Pedro foi até a cozinha, abriu o armário e fez o inventário: duas latas de sardinha, cinco pães amanhecidos. Abriu as latas, pôs os peixinhos num prato, pegou os pães, voltou à sala. Deu com os olhos grandes dos meninos. Virou pra Rita Baiana, que estava por ali:
-- Comadre, dá isso pros meninos.
Despachada, ela rebateu:
-- Não vai dar pro começo, compadre. Vou em casa pegar uns tomates.
Waldir pescou a coisa no ar e avisou que ia buscar uns chuchus.
E cebola? Ninguém tinha uma cebola sobrando? A servente da escola, sim. E umas batatas...
-- Pra engrossar o molho.
Alguém se lembrou de um pedaço de abóbora, reservado para o almoço de domingo. E um vidro de pimenta, que não podia faltar. E a farinha, onde já se viu comer sem farinha?
O barraco pulsava de gente que entrava e saía. Um chegante perguntou:
-- É aqui a festa?
-- É. Você só trouxe a boca? Não tem nada sobrando, na cozinha?
-- Sobrando, nunca. Mas vou ver...
-- Gente, precisa de mais panela.
-- Panela vazia é o que mais tem, lá em casa.
A noite caía, quando tudo ficou pronto.
As duas latas de sardinha e os cinco pães tinham rendido um banquete.
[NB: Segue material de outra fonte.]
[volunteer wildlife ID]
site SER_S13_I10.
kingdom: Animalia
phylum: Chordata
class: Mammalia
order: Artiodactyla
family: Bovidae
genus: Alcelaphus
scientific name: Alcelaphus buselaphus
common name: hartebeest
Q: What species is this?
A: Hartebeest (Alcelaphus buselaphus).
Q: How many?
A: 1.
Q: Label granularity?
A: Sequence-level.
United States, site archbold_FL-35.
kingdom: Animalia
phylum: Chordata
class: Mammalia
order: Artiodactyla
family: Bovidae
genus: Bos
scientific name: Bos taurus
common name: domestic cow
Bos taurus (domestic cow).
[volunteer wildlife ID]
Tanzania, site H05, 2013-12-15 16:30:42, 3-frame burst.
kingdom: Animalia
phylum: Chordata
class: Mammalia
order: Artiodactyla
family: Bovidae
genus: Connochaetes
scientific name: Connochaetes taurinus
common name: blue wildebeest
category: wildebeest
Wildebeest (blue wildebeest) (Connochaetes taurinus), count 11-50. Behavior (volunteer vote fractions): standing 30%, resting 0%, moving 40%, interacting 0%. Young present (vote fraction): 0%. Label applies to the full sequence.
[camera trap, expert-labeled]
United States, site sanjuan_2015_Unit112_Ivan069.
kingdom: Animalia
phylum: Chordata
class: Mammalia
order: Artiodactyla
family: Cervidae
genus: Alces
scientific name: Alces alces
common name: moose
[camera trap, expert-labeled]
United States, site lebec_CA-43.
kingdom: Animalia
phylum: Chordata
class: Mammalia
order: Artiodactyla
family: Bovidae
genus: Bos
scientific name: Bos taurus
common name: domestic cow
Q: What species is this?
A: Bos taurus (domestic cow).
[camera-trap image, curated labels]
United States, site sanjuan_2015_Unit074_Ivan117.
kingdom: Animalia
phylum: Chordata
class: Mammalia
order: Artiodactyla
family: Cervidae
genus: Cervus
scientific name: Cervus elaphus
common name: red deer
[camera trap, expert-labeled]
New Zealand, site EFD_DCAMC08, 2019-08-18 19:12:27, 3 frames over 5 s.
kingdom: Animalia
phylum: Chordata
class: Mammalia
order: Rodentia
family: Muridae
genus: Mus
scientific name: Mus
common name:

Alguém fez graça, quando Padre Leonardo abençoou a comida e agradeceu a Deus. Uma mulher mandou o engraçadinho calar a boca. Com a corda toda, o padre chamou os meninos do catecismo para rezar o São Francisco das Chagas, Pai da pobreza, não deixe faltar o que pôr na mesa.
Pedro começou a servir os pratos, tigelas, o que houvesse. Passava para as mulheres, que passavam para os outros, até que todos receberam sua porção.
Waldir, que na volta de casa tinha trazido o violão e a cachaça, puxou um samba de breque. Uma morena faceira, de vestido branquinho como os lírios do campo, soltou as ancas e as asas dos pés.
De alma leve, Padre Leonardo comentou com Zeca:
-- Nem Salomão, em toda sua glória, se vestiu como essa menina.
-- Quem é Salomão, padre? Eu conheço?
-- Não, filho, nem eu.
A roda de samba esquentava. A lua crescente coroava a festa que, com um pouco de fé, lembraria a multiplicação dos pães e dos peixes. Assim pensava Padre Leonardo, que arriscava um Glória a Deus nas alturas e paz na Terra aos homens de boa vontade, entre um gole e outro. Rezava para si, para ninguém, para todos.
Também Pedro rezava a seu modo, pensando que no dia seguinte, quando as barrigas roncassem, aquela gente continuaria alimentada. De outro alimento. Outro alento. A sede já estava pronta, dentro de cada um. O mais, seria trabalho. Trabalho, e não emprego. E baldes de Boa Vontade.